I declare this scriptable and doable, just not by me, since I can't programme me way out of a wet paper bag. (Well, I prolly can at gunpoint, but yeah, that's what it would take.)
> So I have this idea I'd like to do for a hobby project, but it requires
> finding a table that lists a classic novel,
First I'm afraid you'll have to define how you're choosing to categorise Classics. As someone charged with that task, it sucks and it's not as straightforward as one might think. I'd encourage you to either lewt and pillage someone else's preextant classification or pick summat easier for a computer, like publication date or inclusion on one of those stuffy arse bibliographies of the 100 Greatest Books. (Please do mull over how white bespoke lists tend to be.)
> a Gutenberg.org link to an> instance of that work (first listed, one with most downloads, whichever),
> the lead female character, and the lead male character (can be null). E.g.
> Pride and Prejudice, http://www.gutenberg.org/ebooks/42671, Elizabeth
> Bennet, Mr. Darcy. Even leaving the Gutenberg part for another day, this
> has been really difficult to find.
Might I suggest having your scraper haphazardly search through 650 a fields for the phrase "Fictitious Character"?

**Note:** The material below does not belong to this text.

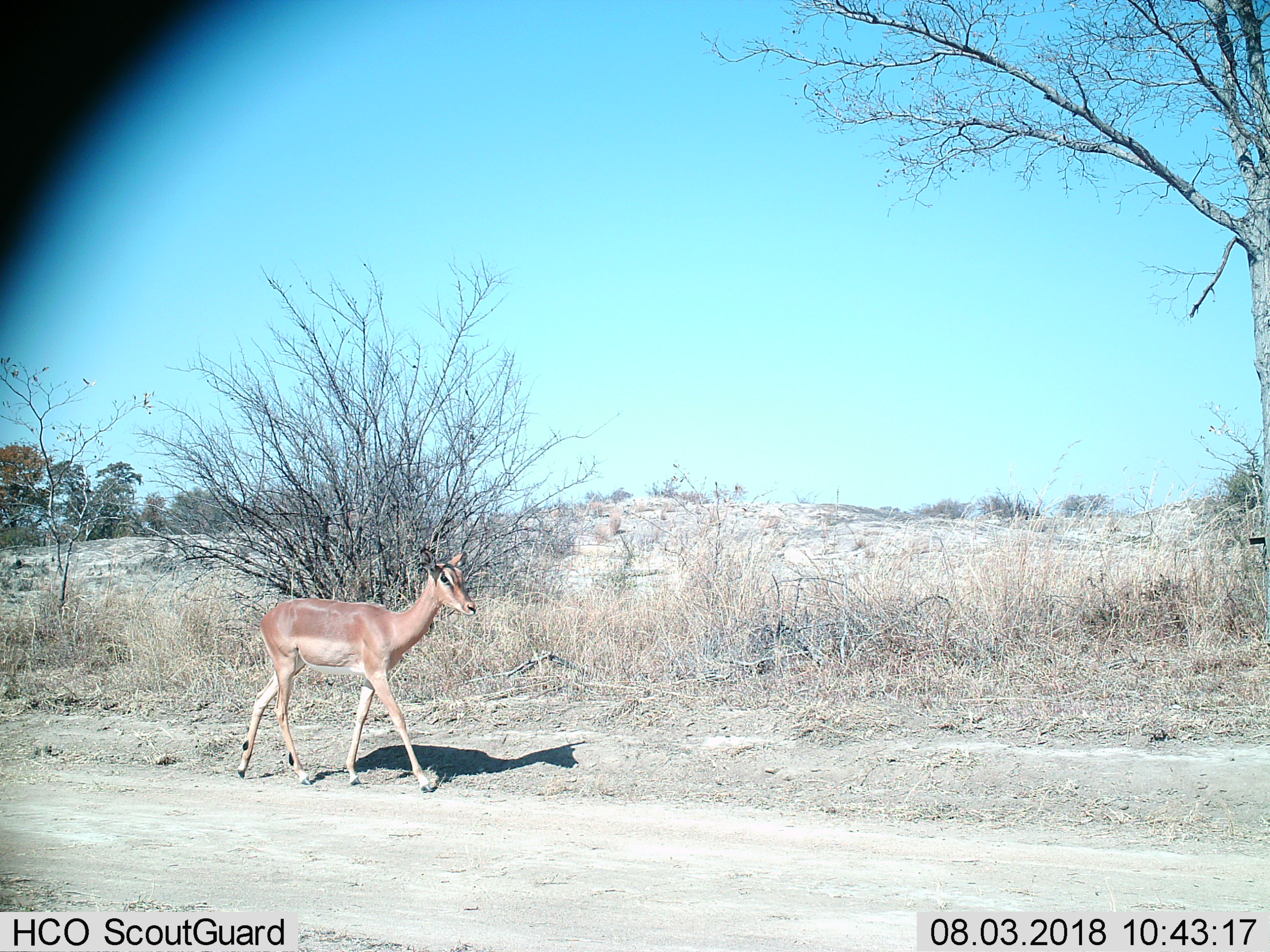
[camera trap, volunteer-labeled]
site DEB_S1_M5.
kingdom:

> I've had no success with Dbpedia/Wikidata since there's no real
> standardized format for novels, characters often are associated more
> strongly with films or video games than original works (Cheshire Cat), and
> when characters are listed they are neither prioritized nor link to a
> record that clearly states gender.
Thanks to the antiquated subject stuff that happens at dear olde LOC, also picking through the data for "Women" should get you some gender data.
You might scoff, but I do like the lists of lists at Wikipedia in terms of this hypothetical. For instance:
could be quite helpful. One could have one's bot check on that page for edits. Surely this is easier to sort than reinventing the wheel and being one person against a sea of publishers.

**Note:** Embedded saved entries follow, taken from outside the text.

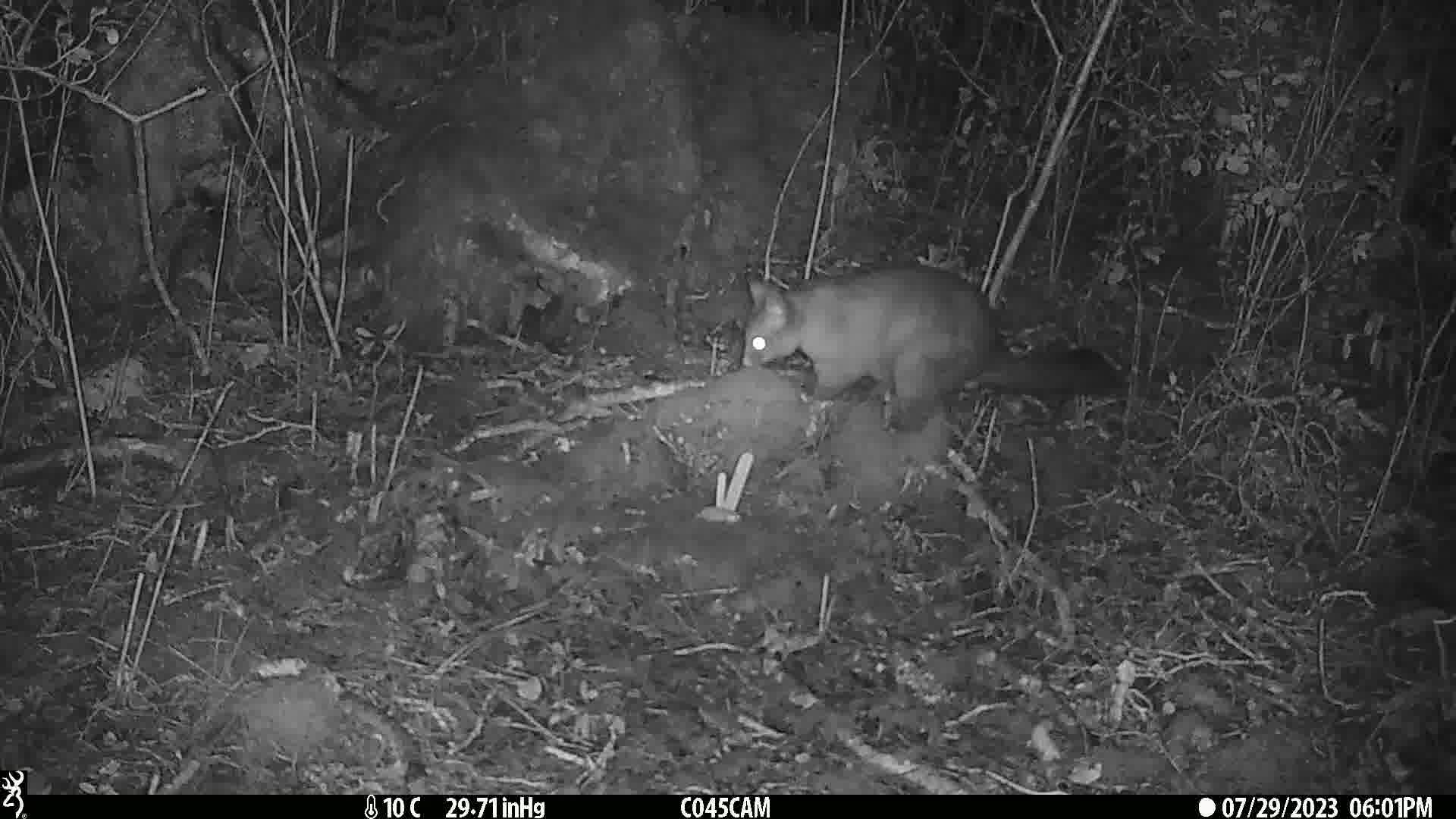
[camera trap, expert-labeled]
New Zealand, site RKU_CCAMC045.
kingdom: Animalia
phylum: Chordata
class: Mammalia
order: Diprotodontia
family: Phalangeridae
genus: Trichosurus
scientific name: Trichosurus vulpecula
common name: common brushtail possum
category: possum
Possum (common brushtail possum) (Trichosurus vulpecula).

Were I you, I'd also be keen to hook in Open Library since closed datakeepers have a nasty tendency of waking up and deciding to charge or lock things away.
> And then there's how to select some sort> of "Western Canon" list. ISBNs are nowhere to be found, nor any other
> identifier that might help to corral a fair chunk of results.

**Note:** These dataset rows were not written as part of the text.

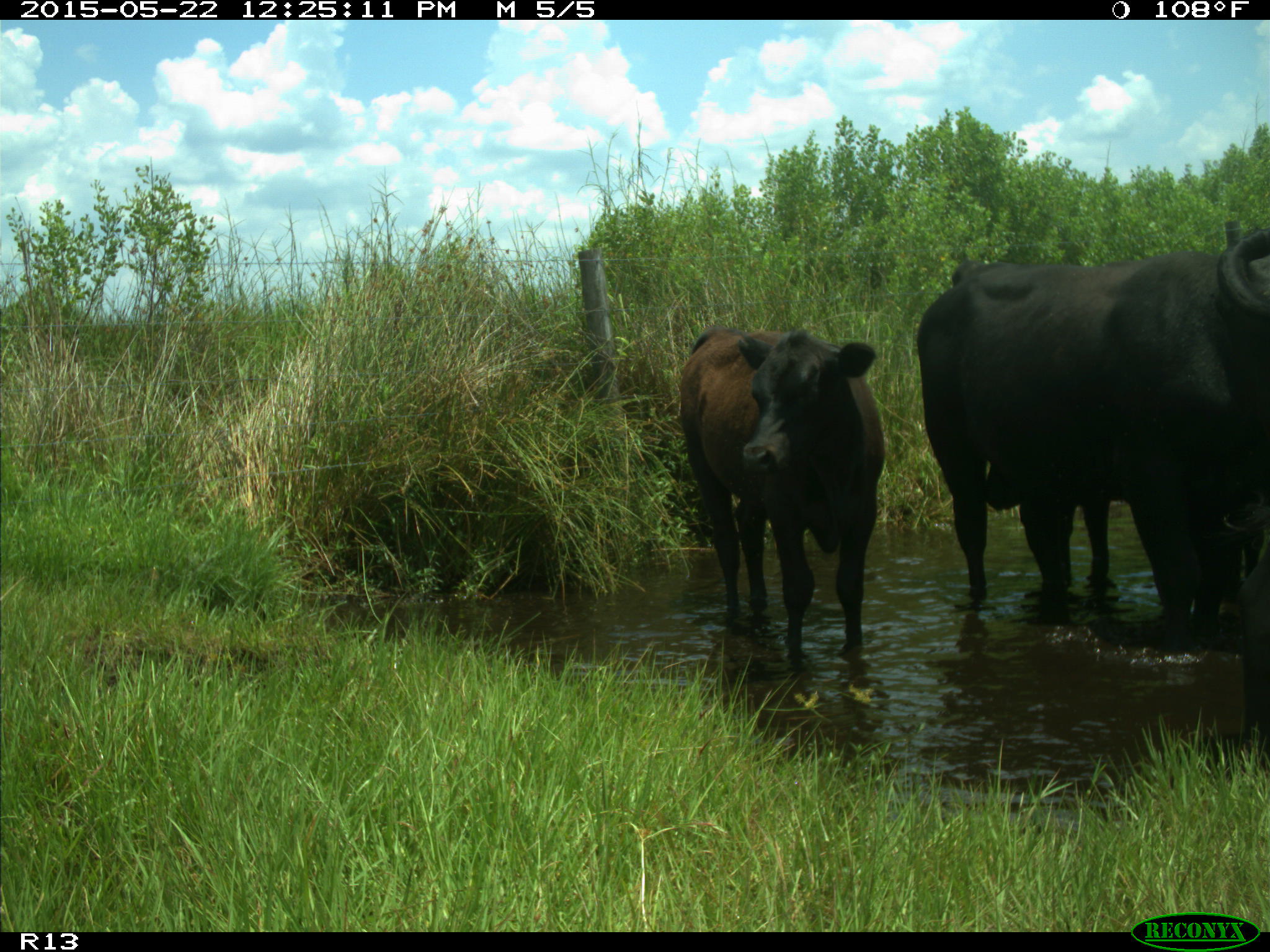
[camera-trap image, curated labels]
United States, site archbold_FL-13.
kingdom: Animalia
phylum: Chordata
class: Mammalia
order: Artiodactyla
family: Bovidae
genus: Bos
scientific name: Bos taurus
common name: domestic cow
Bos taurus (domestic cow).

> I looked at OCLC, but WorldCat Works is still an experiment and frankly
> looks like too much work to query for too little return even if it had good
> coverage. Amazon? Librarything? Goodreads? No luck yet.
Did you try Novelist if you must try the proprietary DB route? I really think what you needs do is pick a good cataloguer's brain for a bit and come up with a brute force script that will harvest stuff for you and autoupdate on RSS or summat else since effort begins with eh. Your data set isn't infinite, it's just not small. I wouldn't even properly call it large given how unrich and less problematic text Library data is in comparison to say audio or video files.